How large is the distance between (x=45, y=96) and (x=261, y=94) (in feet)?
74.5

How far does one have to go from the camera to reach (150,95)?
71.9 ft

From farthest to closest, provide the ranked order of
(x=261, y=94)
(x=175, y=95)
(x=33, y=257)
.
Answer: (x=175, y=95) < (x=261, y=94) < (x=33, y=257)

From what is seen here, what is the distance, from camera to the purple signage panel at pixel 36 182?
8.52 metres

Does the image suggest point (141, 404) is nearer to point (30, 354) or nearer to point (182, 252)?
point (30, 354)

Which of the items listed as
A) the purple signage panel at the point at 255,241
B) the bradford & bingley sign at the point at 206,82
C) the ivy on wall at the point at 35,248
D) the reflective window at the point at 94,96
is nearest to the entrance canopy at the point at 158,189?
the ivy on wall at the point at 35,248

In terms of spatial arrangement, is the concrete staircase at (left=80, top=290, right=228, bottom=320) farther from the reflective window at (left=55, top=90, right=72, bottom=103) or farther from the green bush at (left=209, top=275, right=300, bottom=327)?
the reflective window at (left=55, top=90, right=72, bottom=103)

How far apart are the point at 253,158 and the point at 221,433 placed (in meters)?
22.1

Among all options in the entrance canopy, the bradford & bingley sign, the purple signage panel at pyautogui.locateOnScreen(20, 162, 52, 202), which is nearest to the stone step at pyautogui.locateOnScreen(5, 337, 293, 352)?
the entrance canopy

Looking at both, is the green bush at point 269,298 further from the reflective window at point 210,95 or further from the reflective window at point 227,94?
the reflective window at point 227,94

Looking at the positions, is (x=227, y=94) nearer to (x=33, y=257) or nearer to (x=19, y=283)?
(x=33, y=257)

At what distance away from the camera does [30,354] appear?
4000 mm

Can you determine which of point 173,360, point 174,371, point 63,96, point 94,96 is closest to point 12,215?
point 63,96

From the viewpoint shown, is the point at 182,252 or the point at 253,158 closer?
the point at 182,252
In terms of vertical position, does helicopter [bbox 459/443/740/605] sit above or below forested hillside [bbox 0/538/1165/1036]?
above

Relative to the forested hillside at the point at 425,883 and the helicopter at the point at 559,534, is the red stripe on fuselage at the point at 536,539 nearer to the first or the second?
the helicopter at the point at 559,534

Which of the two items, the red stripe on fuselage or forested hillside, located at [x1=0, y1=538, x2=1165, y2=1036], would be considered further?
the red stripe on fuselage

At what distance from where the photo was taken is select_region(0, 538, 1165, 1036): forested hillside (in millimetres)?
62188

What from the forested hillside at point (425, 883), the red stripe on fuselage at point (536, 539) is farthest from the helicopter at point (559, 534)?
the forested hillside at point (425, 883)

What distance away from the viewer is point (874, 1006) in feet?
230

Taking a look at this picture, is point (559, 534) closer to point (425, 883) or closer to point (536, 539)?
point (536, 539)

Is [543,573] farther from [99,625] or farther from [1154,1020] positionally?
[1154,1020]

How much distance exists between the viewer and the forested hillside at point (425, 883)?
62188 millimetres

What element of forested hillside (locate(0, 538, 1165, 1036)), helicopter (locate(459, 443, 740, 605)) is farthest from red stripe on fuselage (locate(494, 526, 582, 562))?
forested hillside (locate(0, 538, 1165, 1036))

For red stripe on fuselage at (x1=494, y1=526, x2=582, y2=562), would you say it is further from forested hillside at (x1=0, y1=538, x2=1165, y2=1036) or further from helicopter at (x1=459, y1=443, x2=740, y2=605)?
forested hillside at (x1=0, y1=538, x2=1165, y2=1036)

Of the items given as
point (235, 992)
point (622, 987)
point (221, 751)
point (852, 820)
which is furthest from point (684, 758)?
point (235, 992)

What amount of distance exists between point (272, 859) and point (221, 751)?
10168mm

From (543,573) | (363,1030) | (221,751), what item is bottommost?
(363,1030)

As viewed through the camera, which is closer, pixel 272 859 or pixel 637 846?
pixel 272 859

§ §

Short problem: Transcribe exactly the line containing "For red stripe" and all remaining lines of the material, ending with the last one.

Exercise result:
For red stripe on fuselage at (x1=494, y1=526, x2=582, y2=562), would you say it is further from forested hillside at (x1=0, y1=538, x2=1165, y2=1036) or further from helicopter at (x1=459, y1=443, x2=740, y2=605)?
forested hillside at (x1=0, y1=538, x2=1165, y2=1036)

Of the items given as
point (235, 992)
point (622, 987)
point (221, 751)
point (852, 820)
which is furthest from point (684, 758)?
point (235, 992)

What amount of distance exists between point (272, 859) and point (221, 751)?
10168mm

From (543,573) | (363,1030) | (221,751), what item is bottommost?
(363,1030)

As viewed through the camera, which is closer, pixel 272 859 or pixel 637 846?
pixel 272 859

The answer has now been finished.